— Start of TEXT SHOWN —
Blackwell was an important pillar in the civil rights movement in the South. She served as a project director and field secretary for the Student Nonviolent Coordinating Committee (SNCC), helping organize voter drives for African Americans across Mississippi.
Those efforts landed her in jail at least 70 times, she said, for trying to register black Mississippians to vote.
“I was put into the position of learning to survive, someway and somehow, by being black and in this country,” Blackwell said in a 1977 oral history interview with the University of Southern Mississippi. “But also being black and in this country, you learn a great lesson, and this is how to overcome… It’s that power to move in the midst of opposition.”
During her life, she served as an adviser to Presidents Lyndon Johnson, Richard Nixon, Gerald Ford, Jimmy Carter, Ronald Reagan and Bill Clinton.
Born in Lula in 1933 into a sharecropping family, Blackwell left Mississippi as a child to attend school in West Helena, Arkansas, because black children weren’t allowed to consistently attend school at that time in the Mississippi Delta. As a teenager, she married and moved to Florida, where she worked in fields and odd jobs, like at a canning factory during certain harvest seasons.
She and her family moved back to Mississippi, settling in Mayersville in Issaquena County, in 1962 — as important years in the civil rights movement were on the horizon.
“Mississippi, you know, people want to know why we are still here and why do we stay here. But Mississippi is home,” Blackwell said in a 1986 interview with Washington University in St. Louis. “It’s a place where I was born, reared on the land. The land is important to us. It was, it was the mean of the hard work, but it, it made us angry, it made us happy, it made us all these things, you know, but we was connected with the land.”
Blackwell continued: “Because we as black people, in the state of Mississippi and especially in the Mississippi Delta, worked the land. We didn’t own the land but, but we worked the land and so everything was tied around this land. And I feel that that’s the reason why I love Mississippi. It’s ours.”
Almost immediately after she moved back to her home state, she began volunteering with voter registration efforts and met key activists in the state like Bob Moses, Stokely Carmichael, Aaron Henry and Ed Brown.
During the 1964 Freedom Summer, Blackwell was elected a member of the executive committee of the Mississippi Freedom Democratic Party and traveled to Atlantic City as a part of the delegation — including Fannie Lou Hamer and Henry Sias — that served as an alternative to the all-white Mississippi delegation at the 1964 Democratic National Convention.
— End of TEXT SHOWN —
» **DIRECTIVES**
• a. From the passage about Blackwell, write out word for word the part that opens with the words containing "Those efforts landed" and closes with "and Bill Clinton.".
• b. Answer these questions using the passage about Blackwell:
(i) In what town and year was Blackwell born?
(ii) At least how many times was she jailed for her voter registration efforts?
(iii) In which town and county did her family settle after returning to Mississippi in 1962?
— Start of SUPPLIED ENTRIES —
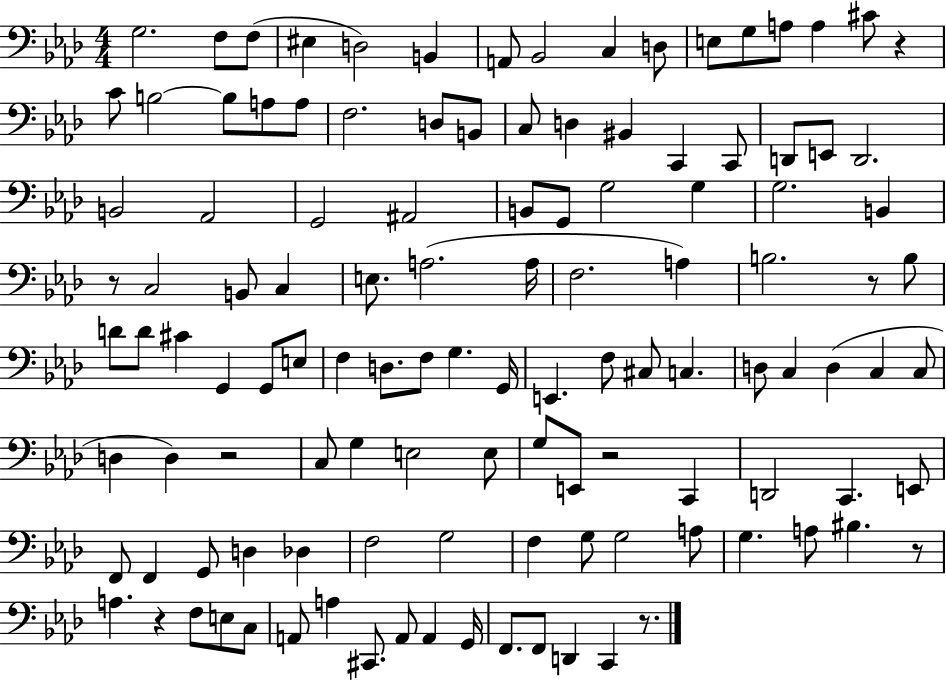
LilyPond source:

{
  \clef bass
  \numericTimeSignature
  \time 4/4
  \key aes \major
  g2. f8 f8( | eis4 d2) b,4 | a,8 bes,2 c4 d8 | e8 g8 a8 a4 cis'8 r4 | \break c'8 b2~~ b8 a8 a8 | f2. d8 b,8 | c8 d4 bis,4 c,4 c,8 | d,8 e,8 d,2. | \break b,2 aes,2 | g,2 ais,2 | b,8 g,8 g2 g4 | g2. b,4 | \break r8 c2 b,8 c4 | e8. a2.( a16 | f2. a4) | b2. r8 b8 | \break d'8 d'8 cis'4 g,4 g,8 e8 | f4 d8. f8 g4. g,16 | e,4. f8 cis8 c4. | d8 c4 d4( c4 c8 | \break d4 d4) r2 | c8 g4 e2 e8 | g8 e,8 r2 c,4 | d,2 c,4. e,8 | \break f,8 f,4 g,8 d4 des4 | f2 g2 | f4 g8 g2 a8 | g4. a8 bis4. r8 | \break a4. r4 f8 e8 c8 | a,8 a4 cis,8. a,8 a,4 g,16 | f,8. f,8 d,4 c,4 r8. | \bar "|."
}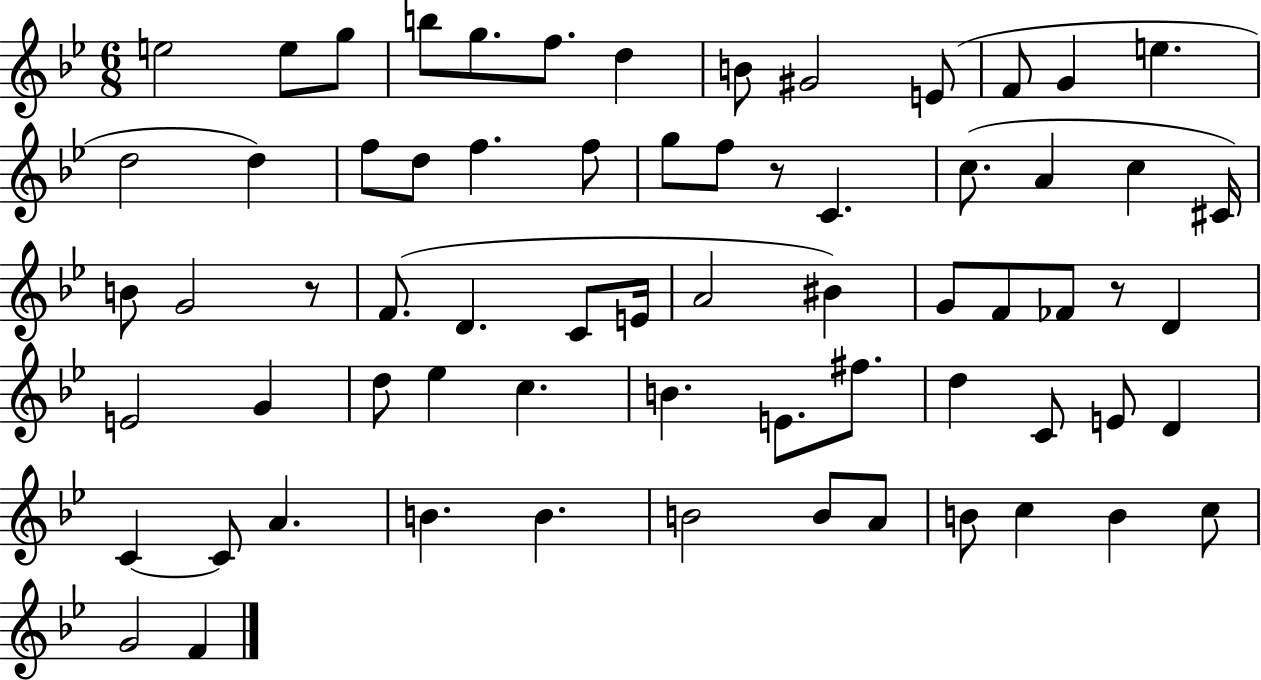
— End of SUPPLIED ENTRIES —
» **RESPONSE LIST**
• a.
Those efforts landed her in jail at least 70 times, she said, for trying to register black Mississippians to vote.
“I was put into the position of learning to survive, someway and somehow, by being black and in this country,” Blackwell said in a 1977 oral history interview with the University of Southern Mississippi. “But also being black and in this country, you learn a great lesson, and this is how to overcome… It’s that power to move in the midst of opposition.”
During her life, she served as an adviser to Presidents Lyndon Johnson, Richard Nixon, Gerald Ford, Jimmy Carter, Ronald Reagan and Bill Clinton.

• b.
(i) Lula, in 1933.
(ii) At least 70 times.
(iii) Mayersville, in Issaquena County.